*Work instructions*:
Copy out the Saved entries listing word for word, starting with the line that contains "What distance would" and going on through the end of the listing.

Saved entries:
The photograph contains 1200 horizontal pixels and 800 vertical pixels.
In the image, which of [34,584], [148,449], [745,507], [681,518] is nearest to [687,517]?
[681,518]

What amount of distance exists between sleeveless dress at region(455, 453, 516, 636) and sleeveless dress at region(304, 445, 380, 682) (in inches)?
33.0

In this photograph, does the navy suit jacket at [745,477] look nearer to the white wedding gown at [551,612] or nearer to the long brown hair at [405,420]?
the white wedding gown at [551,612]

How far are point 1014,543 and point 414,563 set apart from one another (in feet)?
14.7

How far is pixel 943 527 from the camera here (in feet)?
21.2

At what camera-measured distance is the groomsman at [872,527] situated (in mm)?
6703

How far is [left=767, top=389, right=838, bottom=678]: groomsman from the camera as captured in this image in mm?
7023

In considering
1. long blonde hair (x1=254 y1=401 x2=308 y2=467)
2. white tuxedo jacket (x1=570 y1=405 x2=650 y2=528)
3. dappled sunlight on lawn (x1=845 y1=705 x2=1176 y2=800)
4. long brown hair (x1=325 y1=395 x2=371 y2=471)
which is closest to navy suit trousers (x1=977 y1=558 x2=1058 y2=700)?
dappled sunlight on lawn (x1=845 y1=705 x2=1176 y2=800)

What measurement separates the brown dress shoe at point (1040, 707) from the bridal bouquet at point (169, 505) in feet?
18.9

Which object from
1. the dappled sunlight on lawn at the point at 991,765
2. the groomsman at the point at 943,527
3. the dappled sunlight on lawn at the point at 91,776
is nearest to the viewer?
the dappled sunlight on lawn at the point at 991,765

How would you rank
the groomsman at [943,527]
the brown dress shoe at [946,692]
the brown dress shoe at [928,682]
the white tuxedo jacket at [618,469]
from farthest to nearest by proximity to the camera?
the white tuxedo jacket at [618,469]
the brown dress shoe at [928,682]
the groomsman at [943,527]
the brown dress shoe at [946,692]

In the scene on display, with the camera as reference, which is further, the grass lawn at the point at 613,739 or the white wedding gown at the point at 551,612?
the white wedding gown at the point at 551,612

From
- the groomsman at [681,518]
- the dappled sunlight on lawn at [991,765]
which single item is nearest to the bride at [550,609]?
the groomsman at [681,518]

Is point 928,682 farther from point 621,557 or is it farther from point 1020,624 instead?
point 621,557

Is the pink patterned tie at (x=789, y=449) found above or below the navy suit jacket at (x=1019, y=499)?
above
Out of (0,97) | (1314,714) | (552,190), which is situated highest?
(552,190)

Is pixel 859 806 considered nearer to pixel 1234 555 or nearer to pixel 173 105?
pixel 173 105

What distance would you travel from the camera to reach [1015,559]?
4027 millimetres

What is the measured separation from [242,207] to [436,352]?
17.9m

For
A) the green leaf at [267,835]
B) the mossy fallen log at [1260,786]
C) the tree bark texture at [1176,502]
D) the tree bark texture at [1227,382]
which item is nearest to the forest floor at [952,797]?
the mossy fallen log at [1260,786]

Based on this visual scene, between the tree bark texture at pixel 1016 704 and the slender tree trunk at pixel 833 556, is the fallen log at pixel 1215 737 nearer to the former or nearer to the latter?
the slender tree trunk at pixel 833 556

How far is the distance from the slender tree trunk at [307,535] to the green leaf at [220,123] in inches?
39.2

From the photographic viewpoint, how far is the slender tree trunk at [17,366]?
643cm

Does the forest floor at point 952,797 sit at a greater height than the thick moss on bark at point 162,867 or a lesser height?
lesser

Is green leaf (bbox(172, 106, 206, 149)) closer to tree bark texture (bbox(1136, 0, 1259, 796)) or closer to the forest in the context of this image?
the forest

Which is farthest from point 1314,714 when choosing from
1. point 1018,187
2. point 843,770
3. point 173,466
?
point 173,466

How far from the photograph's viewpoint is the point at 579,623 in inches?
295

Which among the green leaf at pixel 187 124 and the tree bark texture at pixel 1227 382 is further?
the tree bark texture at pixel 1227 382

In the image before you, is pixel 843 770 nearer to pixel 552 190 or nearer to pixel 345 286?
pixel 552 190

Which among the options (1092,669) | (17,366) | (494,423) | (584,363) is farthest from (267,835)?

*Solution*:
What distance would you travel from the camera to reach [1015,559]?
4027 millimetres

What is the measured separation from [242,207] to [436,352]?
17.9m

For
A) the green leaf at [267,835]
B) the mossy fallen log at [1260,786]
C) the tree bark texture at [1176,502]
D) the tree bark texture at [1227,382]
which item is nearest to the forest floor at [952,797]?
the mossy fallen log at [1260,786]

Based on this visual scene, between the tree bark texture at pixel 1016 704 and the slender tree trunk at pixel 833 556, is the fallen log at pixel 1215 737 nearer to the former or nearer to the latter?
the slender tree trunk at pixel 833 556

How far is the distance from the slender tree trunk at [307,535] to the green leaf at [220,123] in inches?
39.2

From the photographic viewpoint, how far is the slender tree trunk at [17,366]?
643cm

Does the forest floor at point 952,797 sit at a greater height than the thick moss on bark at point 162,867 or a lesser height?
lesser

Is green leaf (bbox(172, 106, 206, 149)) closer to tree bark texture (bbox(1136, 0, 1259, 796)) or closer to the forest in the context of this image?
the forest

Which is farthest from point 1314,714 when choosing from
1. point 1018,187
2. point 843,770
3. point 173,466
?
point 173,466

How far from the photograph's viewpoint is the point at 579,623 in inches?
295

Which among the green leaf at pixel 187 124 and the tree bark texture at pixel 1227 382 is further?
the tree bark texture at pixel 1227 382

In the image before you, is pixel 843 770 nearer to pixel 552 190 or nearer to pixel 345 286?
pixel 552 190

Which among the options (1092,669) | (17,366) | (494,423) | (584,363) is farthest from (267,835)?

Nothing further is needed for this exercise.